Watching You(81)
Sandra let out a deep sigh and got in the back seat. Blom drove off slowly and parked nearby.
‘Our cave,’ Sandra said. ‘It was our secret place when we were younger. I don’t know for sure if she ever showed it to Simon.’
‘You were close when you were younger?’ Blom said.
‘Yes,’ Sandra said. ‘We lived with the same foster family for a couple of years. The cave was where we used to hide from the world. Then Jonna was moved on and we didn’t see each other so much. I’ve only met Simon a couple of times.’
‘Do you think she’s likely to have shown Simon the cave?’
Sandra nodded. ‘I think that’s where they escaped to, every so often,’ Sandra said. ‘When there was too much shit going on. Like we used to.’
‘Have you been there recently?’
‘I’ve only just got back from Australia. I was away for nearly a year. And before that it had probably been a couple of years. I don’t run away any more.’
‘Can you show us the cave, Sandra?’ Berger asked.
She nodded and they set off, heading into the forests of V?rmland on narrowing roads. The increasingly heavy rain hammered on the car roof. They reached a hillier part of the forest, where waterlogged roads rolled up and down the hills. They nearly got stuck several times.
Eventually Sandra pointed straight ahead, towards a sign indicating a passing place.
‘That’s where the path starts,’ she said.
Blom drove the car halfway into the bushes next to the sign, where the muddy road was slightly wider. The front wheels span their way a few centimetres into the mud before she stopped.
‘It’s about five hundred metres in from here,’ Sandra said. ‘The path isn’t very obvious.’
‘It’s very wet out there,’ Blom said. ‘You stay in the car.’
‘Fuck that,’ Sandra said, and opened the door.
She led them along a track they would barely have noticed without her. The wet branches kept hitting them or dripping water. After just a dozen metres their clothes were soaked. The only consolation was that they couldn’t get any wetter.
After a while the terrain got more hilly. They were walking along the side of a fairly steep rock face where even the moss and algae seemed to have trouble finding a foothold. The rock face veered away from the track and they followed it. Eventually Sandra stopped and pointed. An improbable amount of mascara was running down her cheeks.
‘The bushes have grown a lot,’ she said.
They followed her finger. In one place the even growth along the base of the rock became irregular.
Sandra started to walk towards the uneven bushes. Blom put a hand on her shoulder, and Sandra turned round with a look of irritation.
‘Wait here,’ Blom said.
‘You can take cover under that pine,’ Berger said, gesturing towards a tall tree that he hoped was a pine.
With obvious reluctance, Sandra went and stood by the trunk of the pine as Blom and Berger set off. When Berger cast a quick glance back over his shoulder she looked like a ghost from Norse mythology. Her pale face was streaked with black, her big eyes wide open.
The bushes, whatever kind they were, were covered in thorns and in places were so tall that it was hard to imagine two young girls – on the run from a hostile world – managing to get through them. The bushes must have grown like mad in the past few years.
The question was whether someone had managed to get through, not half a decade ago, but about eight months ago. In the middle of February.

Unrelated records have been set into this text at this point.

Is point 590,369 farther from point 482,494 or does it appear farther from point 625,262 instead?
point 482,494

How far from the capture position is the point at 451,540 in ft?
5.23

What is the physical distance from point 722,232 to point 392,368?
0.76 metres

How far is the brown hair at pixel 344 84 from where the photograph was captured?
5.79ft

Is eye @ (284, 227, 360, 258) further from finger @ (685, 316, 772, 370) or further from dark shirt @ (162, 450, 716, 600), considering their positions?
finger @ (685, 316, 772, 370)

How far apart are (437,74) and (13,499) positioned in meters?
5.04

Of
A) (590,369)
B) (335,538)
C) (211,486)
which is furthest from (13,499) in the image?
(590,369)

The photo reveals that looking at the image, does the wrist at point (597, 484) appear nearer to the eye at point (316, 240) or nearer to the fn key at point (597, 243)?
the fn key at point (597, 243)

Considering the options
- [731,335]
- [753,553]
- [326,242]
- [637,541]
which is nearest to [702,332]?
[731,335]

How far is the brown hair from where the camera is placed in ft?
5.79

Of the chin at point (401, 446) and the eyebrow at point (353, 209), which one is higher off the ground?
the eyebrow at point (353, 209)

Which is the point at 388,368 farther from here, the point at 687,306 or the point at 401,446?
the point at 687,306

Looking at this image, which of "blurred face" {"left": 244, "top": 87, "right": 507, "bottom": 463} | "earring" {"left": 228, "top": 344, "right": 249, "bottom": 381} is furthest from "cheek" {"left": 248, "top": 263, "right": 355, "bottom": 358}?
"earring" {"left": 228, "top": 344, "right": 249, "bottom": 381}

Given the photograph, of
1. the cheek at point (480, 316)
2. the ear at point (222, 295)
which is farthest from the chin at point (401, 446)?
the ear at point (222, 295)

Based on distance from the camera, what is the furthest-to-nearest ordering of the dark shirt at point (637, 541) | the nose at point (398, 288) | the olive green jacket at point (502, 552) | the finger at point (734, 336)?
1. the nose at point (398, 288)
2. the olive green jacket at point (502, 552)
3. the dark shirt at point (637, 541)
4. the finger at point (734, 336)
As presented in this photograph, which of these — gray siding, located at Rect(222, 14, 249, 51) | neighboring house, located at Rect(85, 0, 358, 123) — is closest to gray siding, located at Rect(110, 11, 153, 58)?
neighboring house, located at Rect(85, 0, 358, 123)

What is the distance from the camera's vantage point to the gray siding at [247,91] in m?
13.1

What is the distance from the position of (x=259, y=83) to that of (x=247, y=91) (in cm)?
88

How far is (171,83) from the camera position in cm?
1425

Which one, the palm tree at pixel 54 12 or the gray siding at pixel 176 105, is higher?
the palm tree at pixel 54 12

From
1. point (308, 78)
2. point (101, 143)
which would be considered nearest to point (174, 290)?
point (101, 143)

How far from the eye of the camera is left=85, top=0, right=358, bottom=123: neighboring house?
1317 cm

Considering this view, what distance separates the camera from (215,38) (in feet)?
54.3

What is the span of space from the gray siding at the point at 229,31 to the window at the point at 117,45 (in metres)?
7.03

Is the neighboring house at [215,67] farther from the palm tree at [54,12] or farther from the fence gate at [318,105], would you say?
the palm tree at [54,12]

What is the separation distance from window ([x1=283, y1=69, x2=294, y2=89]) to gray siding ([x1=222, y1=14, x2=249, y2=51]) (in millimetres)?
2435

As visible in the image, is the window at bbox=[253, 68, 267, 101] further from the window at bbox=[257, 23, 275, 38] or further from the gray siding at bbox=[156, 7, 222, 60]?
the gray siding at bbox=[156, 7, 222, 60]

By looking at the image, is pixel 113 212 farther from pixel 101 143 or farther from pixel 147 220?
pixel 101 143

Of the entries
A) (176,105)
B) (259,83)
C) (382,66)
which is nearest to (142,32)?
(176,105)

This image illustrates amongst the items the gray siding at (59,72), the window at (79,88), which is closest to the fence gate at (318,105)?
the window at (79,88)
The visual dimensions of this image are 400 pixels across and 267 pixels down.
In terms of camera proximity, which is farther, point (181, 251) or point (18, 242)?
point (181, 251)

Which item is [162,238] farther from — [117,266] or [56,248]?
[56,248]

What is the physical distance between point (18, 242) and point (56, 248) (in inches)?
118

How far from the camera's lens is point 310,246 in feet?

When Jonna Eriksson and Simon Lundberg vanished without trace from the face of the earth.
The fact that Berger was leading the way was more than Blom could bear. She made her own way through the thick undergrowth instead. When lightning flashed across the metallic sky Berger considered shouting back to Sandra, telling her to move away from the tree, but when the first clap of thunder rang out, heavy and deep, it struck him that she was probably far more confident in the wild than he was. Besides, it felt wrong to shout. Only when he could make out the opening to the cave did he realise why. It felt peculiarly occupied.
It was entirely possible that William Larsson was hiding in there with Ellen Savinger strapped to a huge clock mechanism.
As he drew his pistol, Berger saw that Blom, positioned further along in the undergrowth, already had hers out. By the time the next crack of lightning shot its branching pattern across the sky she had disappeared into the oddly hostile greenery. And when the thunder came – louder this time, right after the lightning – he realised that she was going to get there first. As if that mattered.
She was waiting for him by the entrance to the cave. It wasn’t much more than head-high, and rain-damaged spiders’ webs hung in front of the dark opening like a natural curtain. Faint chirping noises were coming from the gloom. The barely perceptible walls appeared to move slightly in the unsteady shadows. Berger raised his torch to get a closer look, but Blom grabbed his hand and pushed it down.
‘Not a good idea,’ she whispered.
Then she set off into the cave with the beam of her torch aimed carefully at the ground. Berger followed her, doing the same. The floor of the cave was covered with stones that had come loose from the roof over the years, sucked down inexorably by gravity. But there was something else as well. It looked like droppings of some sort. Small ones. Possibly rats’ droppings.